Examining the figures, we can see that the “other” impressions produce virtually no clicks, compared to “top” placements. CPC grows, and the number of clicks grows rapidly here. Hence, the decrease of price elasticity slows here, and very often the elasticity grows and reaches a local maximum.
The “top vs. other” report is one of the most important indicators of click potential. A high “other” impression share indicates the chance for higher price elasticity. That’s why the bid simulator in Google AdWords shows not only the estimated number of impressions, but also the number of “top” impressions.
For practical use, it is worthwhile to define custom columns, such as “top” and “other” impression share, separately for Google as well as for search partners.

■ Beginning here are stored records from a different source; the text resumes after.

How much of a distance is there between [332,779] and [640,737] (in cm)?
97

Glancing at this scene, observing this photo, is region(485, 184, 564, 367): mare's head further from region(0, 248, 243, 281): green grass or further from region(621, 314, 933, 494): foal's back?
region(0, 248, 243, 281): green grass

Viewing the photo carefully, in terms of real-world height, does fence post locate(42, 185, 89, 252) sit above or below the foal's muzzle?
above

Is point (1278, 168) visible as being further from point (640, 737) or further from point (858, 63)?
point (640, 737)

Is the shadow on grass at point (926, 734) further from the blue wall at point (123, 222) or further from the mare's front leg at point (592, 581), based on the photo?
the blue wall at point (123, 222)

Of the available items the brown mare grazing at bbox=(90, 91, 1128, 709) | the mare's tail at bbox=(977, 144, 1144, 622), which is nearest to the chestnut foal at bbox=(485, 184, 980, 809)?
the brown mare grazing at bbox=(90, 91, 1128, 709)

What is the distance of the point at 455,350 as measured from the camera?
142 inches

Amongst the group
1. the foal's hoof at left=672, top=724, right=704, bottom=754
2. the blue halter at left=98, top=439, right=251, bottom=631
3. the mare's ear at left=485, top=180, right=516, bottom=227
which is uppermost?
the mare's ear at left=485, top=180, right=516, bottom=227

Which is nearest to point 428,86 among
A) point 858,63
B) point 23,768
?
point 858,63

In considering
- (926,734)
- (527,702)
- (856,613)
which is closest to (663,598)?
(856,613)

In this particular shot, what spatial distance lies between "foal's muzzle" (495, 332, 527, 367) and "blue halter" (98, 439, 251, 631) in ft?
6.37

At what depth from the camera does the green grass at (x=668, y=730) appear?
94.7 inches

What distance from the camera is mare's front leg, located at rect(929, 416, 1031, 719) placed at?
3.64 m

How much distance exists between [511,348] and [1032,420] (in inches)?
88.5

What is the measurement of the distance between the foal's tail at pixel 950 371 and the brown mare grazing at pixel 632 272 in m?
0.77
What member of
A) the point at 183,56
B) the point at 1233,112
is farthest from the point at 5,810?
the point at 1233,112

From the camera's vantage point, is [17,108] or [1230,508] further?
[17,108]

Search partner websites include not only search engines, but also websites such as flight meta search (Skyscanner, Kayak) as well as price comparison and auction websites (eBay). These ads perform closer to display ads, with lower CTR and more unpredictable behaviour. So, if at average position 1.3, ads have a CTR of around 1%, the Google/search partners split should explain why.
Together with ad position and the search impression share indicators, this set of columns can be very helpful in seeking areas of higher price elasticity.
If the impression share and top impression share are above 80%, there is not so much space to grow. The price elasticity is very low, and increasing bids should bring a small increase of clicks and transactions. According to ROI >1/E formula, increasing bids at very low price elasticity makes sense only if the current ROI is very high.
The actual values of price elasticity depend on the structure of the auction and therefore can be different in different geographical regions or industry sectors and change over time. However, our practice shows that in competitive sectors the elasticity is around 1 when the ad starts being displayed in top of the page placements, and then lowers. The ROI > 1/E formula indicates here, that only advertisers with ROI > 100% should fight for higher “top” placements. Otherwise, increasing “top” positions, for example, increasing the average position from 2 to 1.5, should make profits lower despite higher sales.
Lifetime Value of Conversion
It is very important to evaluate the conversion value and ROI properly. A conservative approach, where only the direct income from the conversion is taken into account, may result in a very defensive strategy.
Online marketing not only acquires conversions, but creates branding effects and, consequently increased sales from direct and brand traffic sources. Conversions reported by conversion tracking systems, like Google Analytics, tend to reflect just a part of the online marketing impact.
An online campaign may bring cross-device and cross-browser conversions. Many products have longer average conversion paths. Some clicks “only” assist, while the conversion tracking system attributes the entire value to the last click. Online visitors may convert offline, calling the call centre or visiting stores at physical locations. A new customer may become a loyal client who will bring more value in the future, not only by direct purchases, but also by referrals to potential clients. Finally, if we don’t place our bid in AdWords auction, the prospective buyers can’t find our website in Google. As a result, our competitors take the available space at lower cost.
Although the value of indirect benefits is usually difficult to estimate, the conversion value used for the calculation of campaign targets should also include the value of indirect benefits.
The current, pure online conversion value is only the tip of the iceberg. Focusing on one purchase income and last click conversion misses the bigger picture because it does not represent the entire value of conversion. Using them to calculate the current ROI may result in too conservative bidding and subsequently missed opportunities.